→ Page extract:
================================

Since its inception in early 2018, the Pentagon’s Combined Joint All-Domain Command and Control (CJADC2) initiative has grown both more vital to US military success and increasingly nebulous to the defense officials and industry partners whom the Pentagon has charged with its implementation. As an effort to better connect sensors, shooters, and commanders, CJADC2 is necessary for countering a peer adversary like China. But CJADC2’s lack of concrete objectives or example instantiations leaves operators and developers to choose their own adventure. Today, each of the US military services is pursuing its own version of CJADC2, while combatant commanders and the Department of Defense (DoD) Chief Data and Artificial Intelligence Office (CDAO) are fielding networks to support information sharing and long-range fires between theaters.[i]

In large part, CJADC2’s lack of focus arises because it conflates the goal of joint integration with the technical challenge of achieving communications interoperability. As organizations that focus primarily on developing and managing programs, the DoD and its suppliers have incentives to center their CJADC2-related efforts on networking requirements and capabilities. However, without considering command and control (C2) and its inherently joint nature, efforts like the Navy’s Project Overmatch, Army’s Project Convergence, and Air Force’s Advanced Battle Management System (ABMS) fail to address elements of integration beyond networking, such as developing and implementing courses of action (COAs), establishing logistics and protection, or enabling information sharing across services and allies.

By emphasizing communications rather than integration, CJADC2 also fails to address one of the DoD’s main limitations in its efforts to gain a decision advantage against China—the domain- and service-centric nature of deployed US force packages. US military forces generally combine with those of other services for the first time when they arrive in the combatant commander’s theater. In the twentieth century, forces integrated their efforts across services by having common doctrine and procedures, but as the DoD increasingly relies on computerized and uncrewed systems, technical integration of data architectures and decision-making capabilities will be critical to effective joint operations.

To refocus CJADC2 on joint integration, this paper proposes realization of CJADC2’s goal of decision-making advantage by co-evolving its technical and C2 elements through operational experimentation.[ii] To help develop the approach, Hudson Institute and the Emerging Technologies Institute (ETI) of the National Defense Industrial Association (NDIA) hosted a one-day symposium that brought together senior leaders from the government and industry. The event consisted of three panels that covered topics including lessons from the war in Ukraine, DoD organizational responsibilities, and integration of command, control, communication, computers, cyber, intelligence, surveillance, and reconnaissance (C5ISR). 

Building on discussions in the symposium and subsequent interviews and analysis, this paper presents six principles of an approach that would improve the DoD’s ability to integrate joint forces rather than simply connecting their networks: 

  1. The DoD could achieve joint integration more quickly by prioritizing requirements for federated integration over universal standards.

================================

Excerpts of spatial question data
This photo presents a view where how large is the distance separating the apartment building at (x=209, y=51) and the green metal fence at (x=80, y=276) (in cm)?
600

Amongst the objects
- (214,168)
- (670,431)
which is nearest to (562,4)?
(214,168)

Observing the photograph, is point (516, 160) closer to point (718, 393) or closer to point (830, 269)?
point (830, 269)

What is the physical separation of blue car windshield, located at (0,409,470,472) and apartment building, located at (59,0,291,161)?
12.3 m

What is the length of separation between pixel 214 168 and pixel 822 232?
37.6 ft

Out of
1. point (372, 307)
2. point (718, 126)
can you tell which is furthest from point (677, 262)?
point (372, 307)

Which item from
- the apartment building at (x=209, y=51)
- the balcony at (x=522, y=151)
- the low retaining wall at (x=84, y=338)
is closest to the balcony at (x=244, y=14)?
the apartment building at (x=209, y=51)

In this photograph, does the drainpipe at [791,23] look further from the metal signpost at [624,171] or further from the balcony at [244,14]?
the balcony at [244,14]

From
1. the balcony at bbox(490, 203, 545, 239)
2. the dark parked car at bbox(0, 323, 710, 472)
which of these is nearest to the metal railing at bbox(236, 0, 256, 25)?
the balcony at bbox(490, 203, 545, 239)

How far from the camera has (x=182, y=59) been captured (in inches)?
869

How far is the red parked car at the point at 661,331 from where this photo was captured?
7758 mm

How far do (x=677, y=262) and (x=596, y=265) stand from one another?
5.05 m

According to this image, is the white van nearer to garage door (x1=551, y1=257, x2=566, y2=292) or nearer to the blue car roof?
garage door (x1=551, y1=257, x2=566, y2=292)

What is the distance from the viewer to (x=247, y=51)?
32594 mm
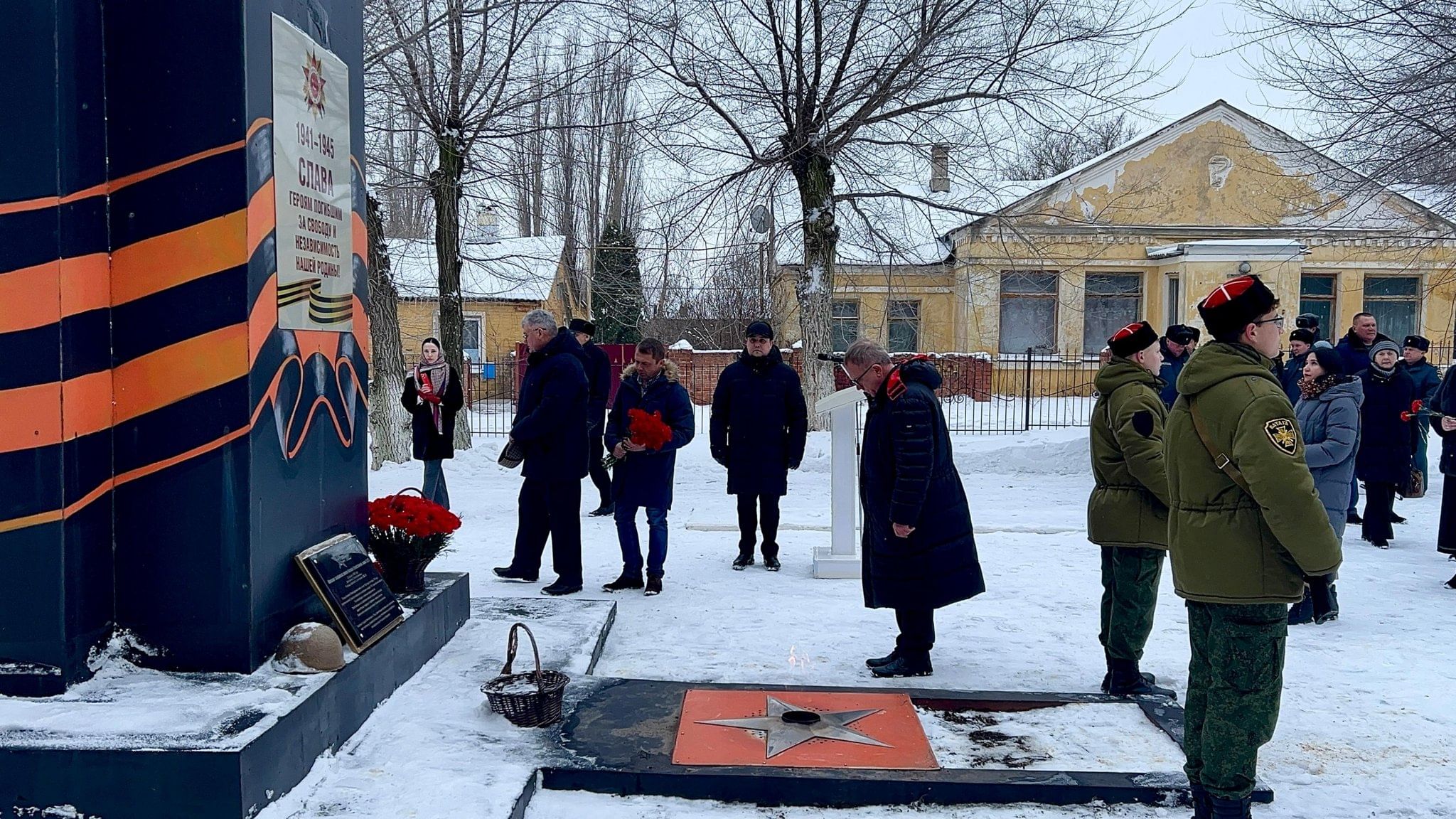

================================

→ Exercises:
1. Answer these questions from the passage on CJADC2:
(a) When did the CJADC2 initiative begin?
(b) Which organizations hosted the one-day symposium?
(c) How many panels made up that event?
2. Write the next part of the passage on CJADC2, starting after its first listed principle.
The data is separate material with no connection to the passage on CJADC2.

→ Results for the exercise:
1.
(a) Early 2018
(b) Hudson Institute and the Emerging Technologies Institute (ETI) of the National Defense Industrial Association (NDIA)
(c) Three

2.
  2. Interoperability will require the DoD to have a continued emphasis on a data-centric approach over a network-centric one.
  3. Preserving adaptability through modular approaches and delegating key decisions and activities to the field would give military forces decision-making advantages over opponents.
  4. The DoD would benefit from “on-demand interoperability” via continuous integration and delivery pipelines or tools that allow systems with varying data formats and interfaces to exchange information.
  5. The DoD should organize integration efforts around shared mission problem statements, like specific kill chains, rather than broad technological interoperability.
  6. DoD organizational and cultural challenges are greater obstacles to advancing interoperability than technical and materiel limitations are.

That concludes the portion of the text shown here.